* **Extract provided**:
start

8-K/A 1 form8kachangeauditors.htm IPALCO FORM 8-K/A IPALCO Enterprises, Inc. 2007 Form 8-K/A

 

UNITED STATES
SECURITIES AND EXCHANGE COMMISSION

WASHINGTON, D.C. 20549

FORM 8-K/A

CURRENT REPORT
PURSUANT TO SECTION 13 OR 15(d) OF
THE SECURITIES EXCHANGE ACT OF 1934

Date of Report (Date of earliest event being reported): December 7, 2007

IPALCO ENTERPRISES, INC.
(Exact name of registrant as specified in its charter)

Indiana 1-8644 35-1575582
(State or other jurisdiction of incorporation or organization) (Commission file number) (I.R.S. Employer Identification No.)
     
One Monument Circle
Indianapolis, Indiana
  46204
(Address of principal executive offices)   (Zip Code)
     
Registrant’s telephone number, including area code: 317-261-8261
     
Not Applicable
(Former Name or Former Address, if changed since last report)

end

* **What to work on**:
(1) For each statement below, answer yes or no according to the IPALCO filing, and quote the words of the filing that decide it.
(a) The earliest event being reported took place on December 7, 2007.
(b) The principal executive offices are located in Washington, D.C.
(c) The registrant lists a former name or former address.
(2) Please copy the stretch of the IPALCO filing from "One Monument Circle" through "since last report)", word for word.
(3) Answer these questions from the IPALCO filing.
(a) What Commission file number does it give?
(b) What zip code appears with the address of the principal executive offices?
(c) Under which sections of which act is the current report filed?

* **Collected material**:
start

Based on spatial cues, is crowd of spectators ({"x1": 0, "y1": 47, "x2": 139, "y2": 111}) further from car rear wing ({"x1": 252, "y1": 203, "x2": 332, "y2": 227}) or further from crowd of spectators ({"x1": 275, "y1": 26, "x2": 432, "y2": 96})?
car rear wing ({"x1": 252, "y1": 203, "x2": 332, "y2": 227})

end

* **Correct answers**:
(1)
(a) Yes: "Date of Report (Date of earliest event being reported): December 7, 2007"
(b) No: "Indianapolis, Indiana"
(c) No: "Not Applicable"

(2)
One Monument Circle
Indianapolis, Indiana
  46204
(Address of principal executive offices)   (Zip Code)
     
Registrant’s telephone number, including area code: 317-261-8261
     
Not Applicable
(Former Name or Former Address, if changed since last report)

(3)
(a) 1-8644
(b) 46204
(c) Section 13 or 15(d) of the Securities Exchange Act of 1934